Short exercise:
Copy the listing below line for line, keeping every word, number and mark unchanged.

__________________________________________________

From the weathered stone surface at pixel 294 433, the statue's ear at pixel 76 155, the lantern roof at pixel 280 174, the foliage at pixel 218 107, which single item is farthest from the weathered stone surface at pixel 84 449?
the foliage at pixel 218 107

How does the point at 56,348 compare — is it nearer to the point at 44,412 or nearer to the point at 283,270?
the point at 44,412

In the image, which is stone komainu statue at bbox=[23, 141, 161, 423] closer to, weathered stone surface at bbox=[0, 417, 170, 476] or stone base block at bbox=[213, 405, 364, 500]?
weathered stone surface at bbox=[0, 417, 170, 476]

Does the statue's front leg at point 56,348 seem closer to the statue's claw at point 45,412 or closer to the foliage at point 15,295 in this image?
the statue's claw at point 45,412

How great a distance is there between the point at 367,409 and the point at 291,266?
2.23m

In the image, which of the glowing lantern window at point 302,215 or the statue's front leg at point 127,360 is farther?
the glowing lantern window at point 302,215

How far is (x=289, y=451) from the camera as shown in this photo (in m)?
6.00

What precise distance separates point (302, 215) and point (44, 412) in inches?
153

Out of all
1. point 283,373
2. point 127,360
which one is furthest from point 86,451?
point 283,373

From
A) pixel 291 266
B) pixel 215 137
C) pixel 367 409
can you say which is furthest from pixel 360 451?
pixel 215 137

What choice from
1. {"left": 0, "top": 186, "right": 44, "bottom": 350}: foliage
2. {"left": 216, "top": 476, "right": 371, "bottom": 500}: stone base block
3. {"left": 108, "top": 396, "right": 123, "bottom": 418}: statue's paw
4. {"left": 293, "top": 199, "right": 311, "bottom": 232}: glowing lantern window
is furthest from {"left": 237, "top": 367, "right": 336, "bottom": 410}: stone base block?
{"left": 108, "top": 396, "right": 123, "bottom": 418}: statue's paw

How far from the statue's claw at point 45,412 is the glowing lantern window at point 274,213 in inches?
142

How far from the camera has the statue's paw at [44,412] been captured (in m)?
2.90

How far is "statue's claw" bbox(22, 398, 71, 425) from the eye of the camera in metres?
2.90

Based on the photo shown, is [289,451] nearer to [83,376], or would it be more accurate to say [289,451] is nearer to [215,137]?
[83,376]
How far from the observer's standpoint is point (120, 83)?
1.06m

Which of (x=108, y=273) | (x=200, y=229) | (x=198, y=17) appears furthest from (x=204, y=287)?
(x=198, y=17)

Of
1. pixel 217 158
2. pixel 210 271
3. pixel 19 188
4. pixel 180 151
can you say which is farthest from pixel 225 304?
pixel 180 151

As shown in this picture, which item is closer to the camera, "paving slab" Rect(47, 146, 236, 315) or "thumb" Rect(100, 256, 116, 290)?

__________________________________________________

Completed exercise:
From the weathered stone surface at pixel 294 433, the statue's ear at pixel 76 155, the lantern roof at pixel 280 174, the foliage at pixel 218 107, which single item is farthest from the weathered stone surface at pixel 84 449?
the foliage at pixel 218 107

How does the point at 56,348 compare — is it nearer to the point at 44,412 or nearer to the point at 283,270?
the point at 44,412

In the image, which is stone komainu statue at bbox=[23, 141, 161, 423] closer to, weathered stone surface at bbox=[0, 417, 170, 476] or stone base block at bbox=[213, 405, 364, 500]?
weathered stone surface at bbox=[0, 417, 170, 476]

Does the statue's front leg at point 56,348 seem closer to the statue's claw at point 45,412 or closer to the foliage at point 15,295 in this image?
the statue's claw at point 45,412

How great a distance is there between the point at 367,409 and the point at 291,266?
2.23m

In the image, which of the glowing lantern window at point 302,215 or the statue's front leg at point 127,360 is farther?
the glowing lantern window at point 302,215

How far is (x=289, y=451) from the camera as shown in this photo (in m)?
6.00

What precise distance separates point (302, 215) and point (44, 412) in inches?
153

Out of all
1. point 283,373
2. point 127,360
which one is furthest from point 86,451?
point 283,373

From
A) pixel 291 266
B) pixel 215 137
C) pixel 367 409
can you say which is furthest from pixel 360 451?
pixel 215 137

What choice from
1. {"left": 0, "top": 186, "right": 44, "bottom": 350}: foliage
2. {"left": 216, "top": 476, "right": 371, "bottom": 500}: stone base block
3. {"left": 108, "top": 396, "right": 123, "bottom": 418}: statue's paw
4. {"left": 293, "top": 199, "right": 311, "bottom": 232}: glowing lantern window
is furthest from {"left": 237, "top": 367, "right": 336, "bottom": 410}: stone base block?
{"left": 108, "top": 396, "right": 123, "bottom": 418}: statue's paw

How far from the statue's claw at point 45,412 is the glowing lantern window at point 274,213 in inches?
142

How far from the camera has the statue's paw at [44,412] been captured (in m)?
2.90

How far is "statue's claw" bbox(22, 398, 71, 425) from the eye of the camera in metres?
2.90

Based on the photo shown, is [289,451] nearer to [83,376], or would it be more accurate to say [289,451] is nearer to [215,137]?
[83,376]
How far from the observer's standpoint is point (120, 83)?
1.06m

Which of (x=108, y=273) | (x=200, y=229) | (x=198, y=17) appears furthest from (x=204, y=287)?
(x=198, y=17)

Of
1. pixel 217 158
2. pixel 210 271
3. pixel 19 188
4. pixel 180 151
can you say which is farthest from pixel 225 304?
pixel 180 151

As shown in this picture, which item is closer to the camera, "paving slab" Rect(47, 146, 236, 315) or "thumb" Rect(100, 256, 116, 290)?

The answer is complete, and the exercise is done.